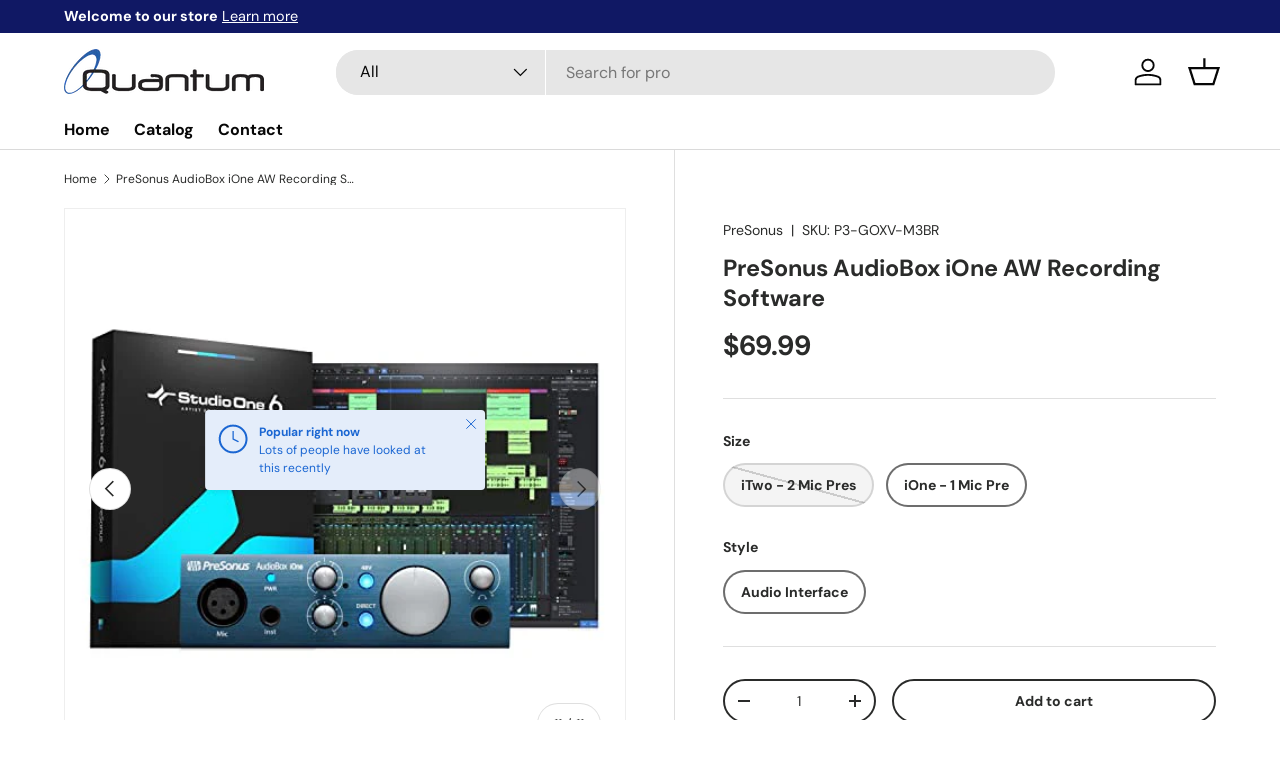

--- FILE ---
content_type: text/javascript
request_url: https://quantumnetworks.com/cdn/shop/t/4/assets/hotspots-image.js?v=26831080853938289531711043648
body_size: -48
content:
if(!customElements.get("hotspots-image")){class HotspotsImage extends HTMLElement{constructor(){super(),this.addEventListener("click",this.handleClick.bind(this))}disconnectedCallback(){window.removeEventListener("on:debounced-resize",this.resizeHandler)}handleClick(evt){if(!evt.target.matches(".hotspot__btn"))return;const hotspot=evt.target.parentNode;hotspot===this.activeHotspot?this.closeActiveHotspot(evt):(this.activeHotspot&&this.closeActiveHotspot(evt),this.activateHotspot(hotspot))}handleClickOutside(evt){evt.target.matches(".hotspot__btn")||evt.target.matches(".hotspot__card")||this.activeHotspot&&this.closeActiveHotspot(evt)}handleKeyup(evt){evt.key==="Escape"&&this.activeHotspot&&this.closeActiveHotspot(evt)}handleTransitionEnd(evt){this.activeHotspot||evt.propertyName!=="opacity"||(this.classList.add("overflow-hidden"),this.activeCard.style=null,this.activeCard=null,this.removeEventListener("transitionend",this.transitionHandler))}activateHotspot(hotspot){this.activeCard=hotspot.querySelector(".hotspot__card"),this.checkCardPosition(),this.classList.remove("overflow-hidden"),this.setHotspotActiveState(hotspot,!0),trapFocus(hotspot),this.clickOutsideHandler=this.clickOutsideHandler||this.handleClickOutside.bind(this),this.keyUpHandler=this.handleKeyup||this.handleKeyup.bind(this),this.resizeHandler=this.resizeHandler||this.closeActiveHotspot.bind(this),document.addEventListener("click",this.clickOutsideHandler),document.addEventListener("keyup",this.keyUpHandler),window.addEventListener("on:debounced-resize",this.resizeHandler)}closeActiveHotspot(evt){evt.type!=="on:debounced-resize"&&(this.transitionHandler=this.transitionHandler||this.handleTransitionEnd.bind(this),this.addEventListener("transitionend",this.transitionHandler)),this.activeHotspot&&(this.setHotspotActiveState(this.activeHotspot,!1),removeTrapFocus(),evt.type==="on:debounced-resize"&&(this.classList.add("overflow-hidden"),this.activeCard.style=null,this.activeCard=null)),document.removeEventListener("click",this.clickOutsideHandler),document.removeEventListener("keyup",this.keyUpHandler)}checkCardPosition(){const cardRect=this.activeCard.getBoundingClientRect(),imageRect=this.getBoundingClientRect();cardRect.bottom>document.documentElement.clientHeight&&(this.activeCard.style.top="auto",this.activeCard.style.bottom="calc(100% + 12px)"),theme.mediaMatches.md&&cardRect.right>window.innerWidth-20?this.activeCard.style.left=`calc(50% - ${cardRect.right-window.innerWidth+45}px)`:theme.mediaMatches.md&&cardRect.left<20?this.activeCard.style.left=`calc(50% - ${cardRect.left-35}px)`:!theme.mediaMatches.md&&cardRect.right>imageRect.right?this.activeCard.style.left=`calc(50% - ${cardRect.right-imageRect.width+35}px)`:!theme.mediaMatches.md&&cardRect.left<imageRect.left&&(this.activeCard.style.left=`calc(50% - ${cardRect.left-35}px)`)}setHotspotActiveState(hotspot,active){hotspot.classList.toggle("is-active",active),hotspot.querySelector(".hotspot__btn").setAttribute("aria-expanded",active),hotspot.querySelector(".hotspot__card").setAttribute("aria-hidden",!active),this.activeHotspot=active?hotspot:null}}customElements.define("hotspots-image",HotspotsImage)}
//# sourceMappingURL=/cdn/shop/t/4/assets/hotspots-image.js.map?v=26831080853938289531711043648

§ §

Review the entries above and return every line where "assets" appears.

[Solution]
request_url: https://quantumnetworks.com/cdn/shop/t/4/assets/hotspots-image.js?v=26831080853938289531711043648
//# sourceMappingURL=/cdn/shop/t/4/assets/hotspots-image.js.map?v=26831080853938289531711043648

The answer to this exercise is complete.